**DOCUMENT EXCERPT:**

════════════════════

It is made clear that the amount that has been
received by the petitioner shall be adjusted on determining
the compensation by the District Judge.
It goes without saying that against the claim where
no compensation has been paid the compensation would be
determined by the District Judge in accordance with law.
The procedure as explained in the judgment dated
23.07.2013 shall be followed for determining the
compensation. The parties may advance their claims in
terms thereof.
Accordingly, this petition stands allowed to the
extent as indicated above. There shall be no order as to
costs." (emphasis supplied)

════════════════════

**DATA SUPPLIED:**
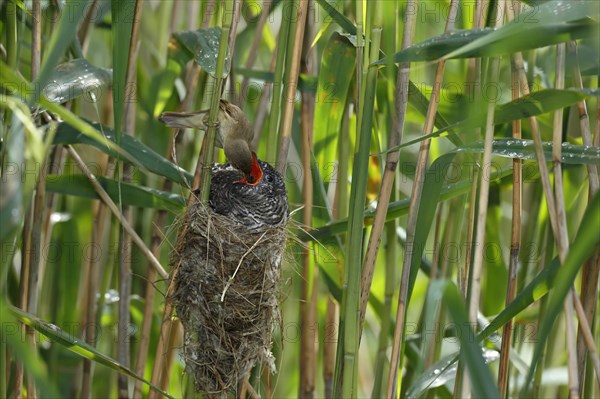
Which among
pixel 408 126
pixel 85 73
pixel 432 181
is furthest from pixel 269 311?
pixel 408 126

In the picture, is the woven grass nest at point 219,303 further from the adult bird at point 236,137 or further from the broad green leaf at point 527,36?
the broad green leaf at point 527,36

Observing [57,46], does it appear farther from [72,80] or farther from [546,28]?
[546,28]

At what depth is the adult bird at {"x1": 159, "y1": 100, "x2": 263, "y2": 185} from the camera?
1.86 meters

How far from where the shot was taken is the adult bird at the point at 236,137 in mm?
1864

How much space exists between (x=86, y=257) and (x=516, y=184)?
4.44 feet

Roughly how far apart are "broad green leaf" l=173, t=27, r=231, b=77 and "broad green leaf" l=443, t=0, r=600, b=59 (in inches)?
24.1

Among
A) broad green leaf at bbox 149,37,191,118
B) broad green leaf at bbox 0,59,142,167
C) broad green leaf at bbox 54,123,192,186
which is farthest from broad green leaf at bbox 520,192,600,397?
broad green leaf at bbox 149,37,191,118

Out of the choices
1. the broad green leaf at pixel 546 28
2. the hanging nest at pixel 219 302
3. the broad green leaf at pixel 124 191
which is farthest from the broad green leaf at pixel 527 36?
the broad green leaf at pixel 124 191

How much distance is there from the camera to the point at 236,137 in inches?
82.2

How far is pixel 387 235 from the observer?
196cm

════════════════════

**INSTRUCTION 1:** Can you set down, word for word, the part of the entries that opens with the line containing "Out of the choices" and runs through the end of the entries?
**INSTRUCTION 2:** Can you carry the court-order excerpt on compensation further, picking up after its last sentence?

**ANSWER 1:**
Out of the choices
1. the broad green leaf at pixel 546 28
2. the hanging nest at pixel 219 302
3. the broad green leaf at pixel 124 191
which is farthest from the broad green leaf at pixel 527 36?
the broad green leaf at pixel 124 191

How much distance is there from the camera to the point at 236,137 in inches?
82.2

How far is pixel 387 235 from the observer?
196cm

**ANSWER 2:**
11) The procedure in the case of Sri Ajit Nag (1 supra) which was
directed to be followed is:
"the matters shall be referred to the District Judge,
South Tripura, Udaipur, as the land concerned in all the writ
petitions are situated within the territorial jurisdiction of the
District Judge, South Tripura, Udaipur. The District Judge
shall assess the due compensation following the principles
and procedures of the Land Acquisition Act deeming this
reference as if made under Section 18 of the Land Acquisition
Act, 1894. Needless to say, the parties before this Court
would be at liberty to submit their respective claims without
prejudice to what they have stated in their affidavits filed
before this Court. The parties would be allowed to adduce
evidence in support of their respective claims and thereafter,
the District Judge, South Tripura, Udaipur, would determine
the matter and pass the award as would deem proper in the
fact and circumstances". (emphasis supplied)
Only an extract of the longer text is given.